*Written request*.
Extract each line of the listing below that contains the word "point".

*Exercise inputs*.
□ □ □ □ □ □ □
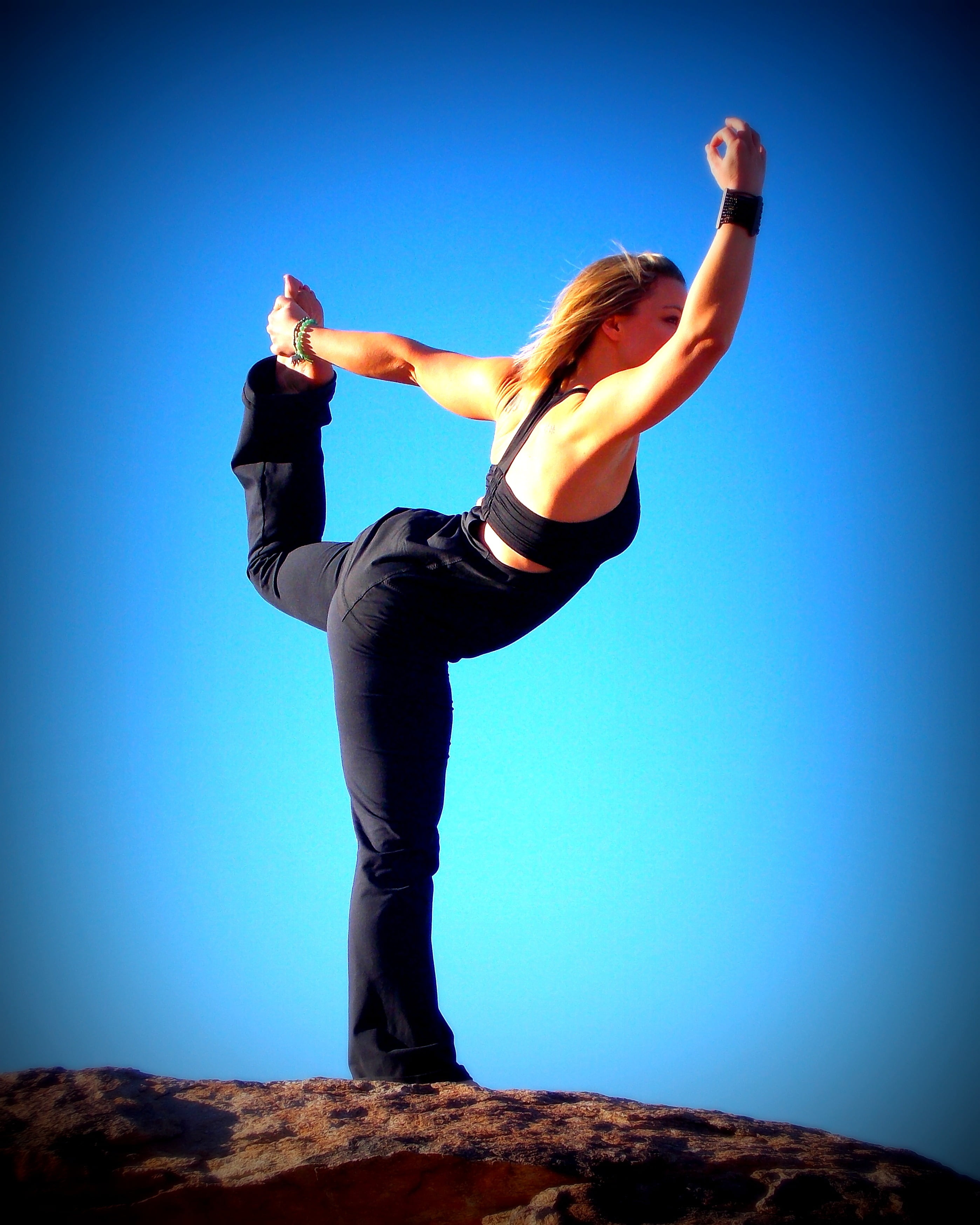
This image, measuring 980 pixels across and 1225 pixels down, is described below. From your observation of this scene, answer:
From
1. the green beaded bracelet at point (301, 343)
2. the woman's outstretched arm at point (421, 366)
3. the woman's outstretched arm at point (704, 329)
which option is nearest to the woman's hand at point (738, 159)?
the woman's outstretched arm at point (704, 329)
□ □ □ □ □ □ □
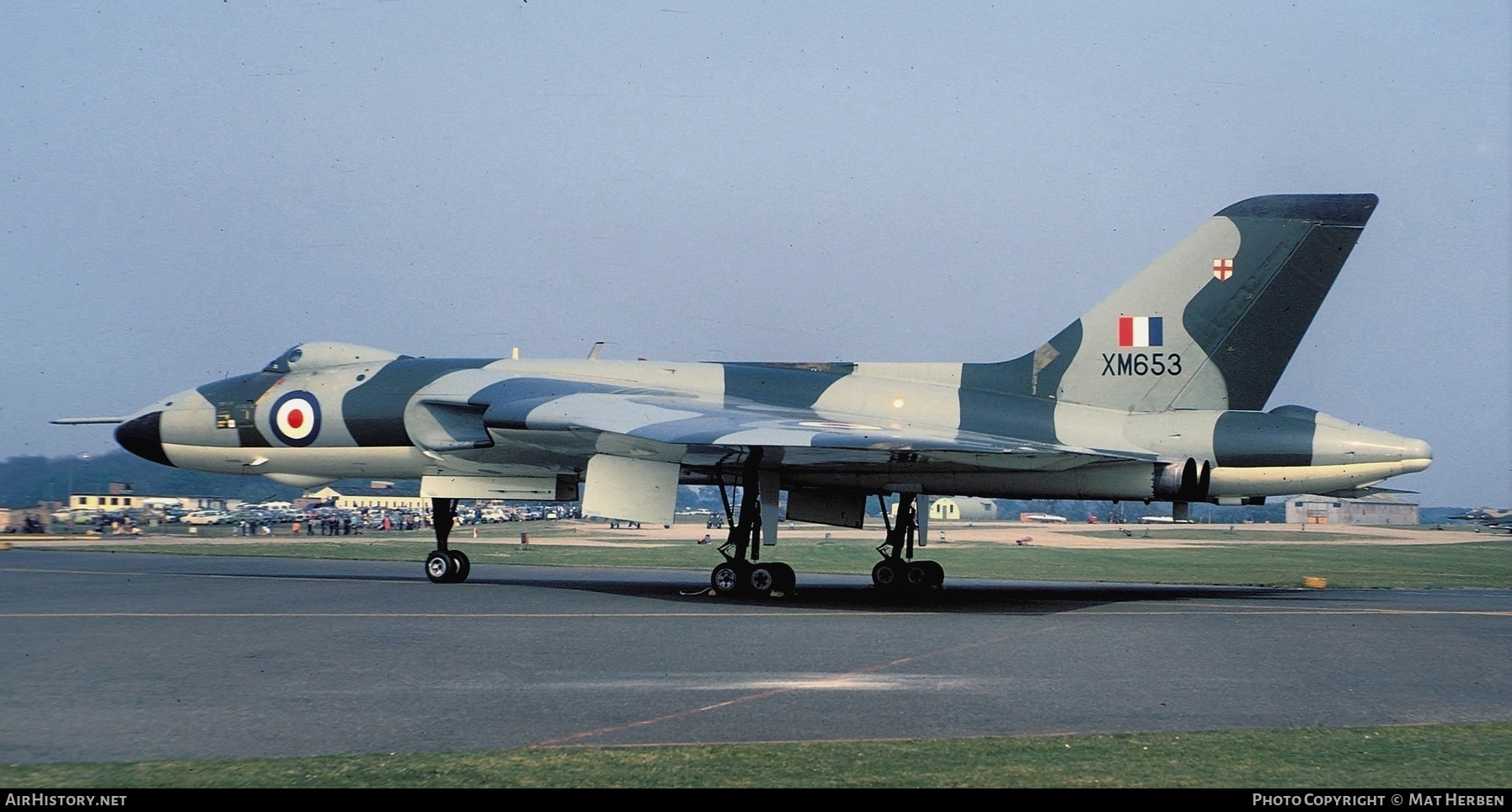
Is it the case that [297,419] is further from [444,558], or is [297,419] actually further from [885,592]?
□ □ □ □ □ □ □
*Full output*.
1. the green beaded bracelet at point (301, 343)
2. the woman's outstretched arm at point (421, 366)
3. the woman's outstretched arm at point (704, 329)
which option is nearest to the woman's hand at point (738, 159)?
the woman's outstretched arm at point (704, 329)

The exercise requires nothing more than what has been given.